* **Page text**
Visualize atom weight of AttentiveFP #DGL #RDKit #Chemoinformatics

Yesterday, I posted an example of DGL (almost same as original example code).

And I could make regression model with my own dataset. Fortunately DGL developer provides a code for visualize atom weights of trained model.

It means that, after building the model with AttentiveFP, you can visualize atom weight of the give molecule which means how much each atom contribute to the target value.

I saw many example of the approach but never tried it by myself. So I tried to it today.

Following code is same as yesterday.

* **Data excerpt**
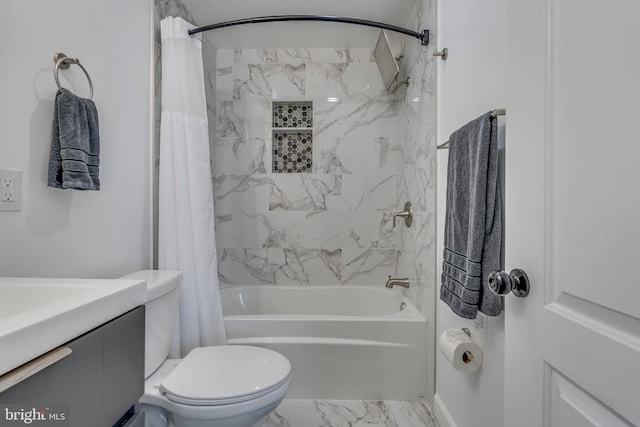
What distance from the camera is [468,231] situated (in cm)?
112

* **Exercises to complete**
**A.** Answer these about the post on visualizing AttentiveFP atom weights:
(i) What did the author post the day before?
(ii) Who provides the code for visualizing atom weights of a trained model?
(iii) What does the atom weight of a given molecule indicate?
**B.** In the AttentiveFP post, change "AttentiveFP" to "MPNN" and write out the stretch from "Visualize atom weight of AttentiveFP" through "to it today.".
**C.** Pick up the post on visualizing AttentiveFP atom weights where it stops, and write what follows.
The material after the post has no connection to it.

* **Results of the exercise**
**A.**
(i) An example of DGL, almost the same as the original example code.
(ii) The DGL developer.
(iii) How much each atom contributes to the target value.

**B.**
Visualize atom weight of MPNN #DGL #RDKit #Chemoinformatics

Yesterday, I posted an example of DGL (almost same as original example code).

And I could make regression model with my own dataset. Fortunately DGL developer provides a code for visualize atom weights of trained model.

It means that, after building the model with MPNN, you can visualize atom weight of the give molecule which means how much each atom contribute to the target value.

I saw many example of the approach but never tried it by myself. So I tried to it today.

**C.**
%matplotlib inline 
import matplotlib.pyplot as plt
import os
from rdkit import Chem
from rdkit import RDPaths

import dgl
import numpy as np
import random
import torch
import torch.nn as nn
import torch.nn.functional as F
from torch.utils.data import DataLoader
from torch.utils.data import Dataset
from dgl import model_zoo

from dgl.data.chem.utils import mol_to_complete_graph, mol_to_bigraph

from dgl.data.chem.utils import atom_type_one_hot
from dgl.data.chem.utils import atom_degree_one_hot
from dgl.data.chem.utils import atom_formal_charge
from dgl.data.chem.utils import atom_num_radical_electrons
from dgl.data.chem.utils import atom_hybridization_one_hot
from dgl.data.chem.utils import atom_total_num_H_one_hot
from dgl.data.chem.utils import one_hot_encoding
from dgl.data.chem import CanonicalAtomFeaturizer
from dgl.data.chem import CanonicalBondFeaturizer
from dgl.data.chem import ConcatFeaturizer
from dgl.data.chem import BaseAtomFeaturizer
from dgl.data.chem import BaseBondFeaturizer

from dgl.data.chem import one_hot_encoding
from dgl.data.utils import split_dataset

from functools import partial
from sklearn.metrics import roc_auc_score
def chirality(atom):
    try:
        return one_hot_encoding(atom.GetProp('_CIPCode'), ['R', 'S']) + \
               [atom.HasProp('_ChiralityPossible')]
    except:
        return [False, False] + [atom.HasProp('_ChiralityPossible')]
    
def collate_molgraphs(data):
    """Batching a list of datapoints for dataloader.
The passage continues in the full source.